Studio Ghibli, famed crafters of sensitive, hand-drawn animations such as My Neighbour Totoro and Spirited Away, came under fire from genre purists when they announced the arrival of Earwig and the Witch: their first foray into the world of 3D moviemaking.
As is the case with most things that swirl around the sinkhole that is the internet, everybody seemed to make up their mind and either dig or diss the movie, called Earwig and the Witch, before a wider audience had even seen the damn thing.
Well, after a release in Japan, it seems like sniffy Westerners gatekeeping the artistic output of a legendary Asian studio will finally be able to make our minds up: the film’s US and UK distributors have announced Earwig and the Witch’s release date.
Both the English language dubbed version — which features the voices of Kacey Musgraves and Richard E. Grant — and subtitled version of Earwig and the Witch are expected to hit US cinemas for a short run on 3 February, before arriving on HBO Max, the American streaming partner of Studio Ghibli, on 5 February. As it stands, the film’s UK release is slated to follow a month or two later in the spring.

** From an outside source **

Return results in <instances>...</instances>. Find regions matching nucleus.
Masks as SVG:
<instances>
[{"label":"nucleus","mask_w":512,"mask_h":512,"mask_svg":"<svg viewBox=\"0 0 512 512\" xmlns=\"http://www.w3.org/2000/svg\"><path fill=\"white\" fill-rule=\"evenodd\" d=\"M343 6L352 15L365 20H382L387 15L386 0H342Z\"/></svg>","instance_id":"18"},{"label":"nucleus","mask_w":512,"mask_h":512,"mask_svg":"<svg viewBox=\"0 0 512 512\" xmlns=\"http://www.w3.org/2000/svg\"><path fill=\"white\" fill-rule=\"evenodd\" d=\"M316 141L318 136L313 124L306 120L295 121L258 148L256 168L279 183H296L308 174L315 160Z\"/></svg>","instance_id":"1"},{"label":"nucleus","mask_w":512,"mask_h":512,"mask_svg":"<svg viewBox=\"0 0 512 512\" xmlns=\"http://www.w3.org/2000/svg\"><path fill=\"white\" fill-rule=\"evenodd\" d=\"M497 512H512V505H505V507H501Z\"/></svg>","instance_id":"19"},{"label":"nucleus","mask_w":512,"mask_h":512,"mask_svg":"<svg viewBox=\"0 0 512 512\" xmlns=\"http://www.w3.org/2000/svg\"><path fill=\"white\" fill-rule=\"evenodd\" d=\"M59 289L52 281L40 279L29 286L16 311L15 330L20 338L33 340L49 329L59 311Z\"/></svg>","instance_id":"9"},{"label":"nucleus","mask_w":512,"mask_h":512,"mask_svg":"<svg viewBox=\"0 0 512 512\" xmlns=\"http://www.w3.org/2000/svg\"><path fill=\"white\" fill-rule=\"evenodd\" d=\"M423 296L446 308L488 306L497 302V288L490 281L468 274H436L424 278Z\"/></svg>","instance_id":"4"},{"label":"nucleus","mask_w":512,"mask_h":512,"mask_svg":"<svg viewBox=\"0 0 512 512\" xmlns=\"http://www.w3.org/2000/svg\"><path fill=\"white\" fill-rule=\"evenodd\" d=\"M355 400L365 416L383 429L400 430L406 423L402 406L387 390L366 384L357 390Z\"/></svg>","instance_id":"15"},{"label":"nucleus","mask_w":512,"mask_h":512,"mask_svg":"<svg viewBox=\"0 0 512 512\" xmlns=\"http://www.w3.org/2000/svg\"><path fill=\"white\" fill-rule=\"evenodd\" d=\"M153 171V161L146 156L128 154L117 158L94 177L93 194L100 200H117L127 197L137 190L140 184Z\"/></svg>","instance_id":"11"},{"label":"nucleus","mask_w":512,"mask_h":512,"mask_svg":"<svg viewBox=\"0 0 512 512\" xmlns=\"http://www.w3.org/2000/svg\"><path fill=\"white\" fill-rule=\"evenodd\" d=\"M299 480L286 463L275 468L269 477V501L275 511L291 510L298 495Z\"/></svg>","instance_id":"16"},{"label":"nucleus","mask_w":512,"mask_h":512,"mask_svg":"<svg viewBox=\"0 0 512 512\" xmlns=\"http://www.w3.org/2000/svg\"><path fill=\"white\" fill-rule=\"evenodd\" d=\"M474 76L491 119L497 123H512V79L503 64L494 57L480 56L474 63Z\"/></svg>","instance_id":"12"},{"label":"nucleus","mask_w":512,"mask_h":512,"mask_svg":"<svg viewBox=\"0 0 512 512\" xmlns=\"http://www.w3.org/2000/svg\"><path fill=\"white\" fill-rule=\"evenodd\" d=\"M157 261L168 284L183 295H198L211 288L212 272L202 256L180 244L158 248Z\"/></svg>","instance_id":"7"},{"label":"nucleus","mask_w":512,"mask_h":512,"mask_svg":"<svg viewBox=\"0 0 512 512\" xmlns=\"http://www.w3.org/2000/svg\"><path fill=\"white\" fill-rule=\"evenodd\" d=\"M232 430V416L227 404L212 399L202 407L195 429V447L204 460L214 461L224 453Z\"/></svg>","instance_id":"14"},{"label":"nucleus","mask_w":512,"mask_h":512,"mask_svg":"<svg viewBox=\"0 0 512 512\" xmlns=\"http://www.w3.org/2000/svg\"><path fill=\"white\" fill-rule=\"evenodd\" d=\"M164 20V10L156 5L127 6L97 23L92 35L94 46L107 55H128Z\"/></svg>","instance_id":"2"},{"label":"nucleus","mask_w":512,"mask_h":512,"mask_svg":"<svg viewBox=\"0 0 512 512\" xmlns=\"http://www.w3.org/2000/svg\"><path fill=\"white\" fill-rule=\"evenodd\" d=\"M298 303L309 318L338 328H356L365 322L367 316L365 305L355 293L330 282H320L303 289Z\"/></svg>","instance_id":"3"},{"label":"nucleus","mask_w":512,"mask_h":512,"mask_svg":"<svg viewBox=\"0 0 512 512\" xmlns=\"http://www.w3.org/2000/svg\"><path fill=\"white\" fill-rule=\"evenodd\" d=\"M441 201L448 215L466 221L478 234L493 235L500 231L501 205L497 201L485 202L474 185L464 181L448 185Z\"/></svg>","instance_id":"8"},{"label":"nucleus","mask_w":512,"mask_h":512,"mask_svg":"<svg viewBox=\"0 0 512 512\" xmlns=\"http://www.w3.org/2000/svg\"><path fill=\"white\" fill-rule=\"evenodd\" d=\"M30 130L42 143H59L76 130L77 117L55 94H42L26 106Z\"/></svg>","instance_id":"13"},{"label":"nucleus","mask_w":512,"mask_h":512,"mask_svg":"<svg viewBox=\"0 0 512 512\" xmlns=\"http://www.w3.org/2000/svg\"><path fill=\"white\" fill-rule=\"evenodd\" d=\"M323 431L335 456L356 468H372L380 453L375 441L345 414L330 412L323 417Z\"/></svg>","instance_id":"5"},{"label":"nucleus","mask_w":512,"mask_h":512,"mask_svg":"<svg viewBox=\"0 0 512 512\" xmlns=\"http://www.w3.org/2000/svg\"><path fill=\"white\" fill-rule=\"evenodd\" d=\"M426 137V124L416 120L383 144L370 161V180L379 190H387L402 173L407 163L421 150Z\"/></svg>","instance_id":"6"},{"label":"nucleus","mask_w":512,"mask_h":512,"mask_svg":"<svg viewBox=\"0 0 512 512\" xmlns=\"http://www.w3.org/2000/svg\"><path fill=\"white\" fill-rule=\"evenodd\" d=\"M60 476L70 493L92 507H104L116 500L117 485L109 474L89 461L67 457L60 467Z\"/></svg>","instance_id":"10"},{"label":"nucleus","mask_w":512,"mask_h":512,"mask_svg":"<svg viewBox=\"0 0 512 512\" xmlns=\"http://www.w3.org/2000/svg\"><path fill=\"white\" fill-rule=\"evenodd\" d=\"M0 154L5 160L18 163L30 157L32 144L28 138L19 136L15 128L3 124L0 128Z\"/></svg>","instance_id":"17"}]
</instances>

Directed by Gorō Miyazaki, famed Ghibli founder Hayao Miyazaki’s son, Earwig and the Witch is the studio’s first film in four years. It tells the story of a confident, boisterous orphan who moves into the home of a self-absorbed, arrogant witch. When she gets there, she soon learns of the spells and magic that exist within every corner of the house, and of a man who lives in a siphoned-off section of it, who she must never, under any circumstances, disturb. The film is based on a book of the same name by Diana Wynn Jones, the late British author who also wrote the source material for Howl’s Moving Castle.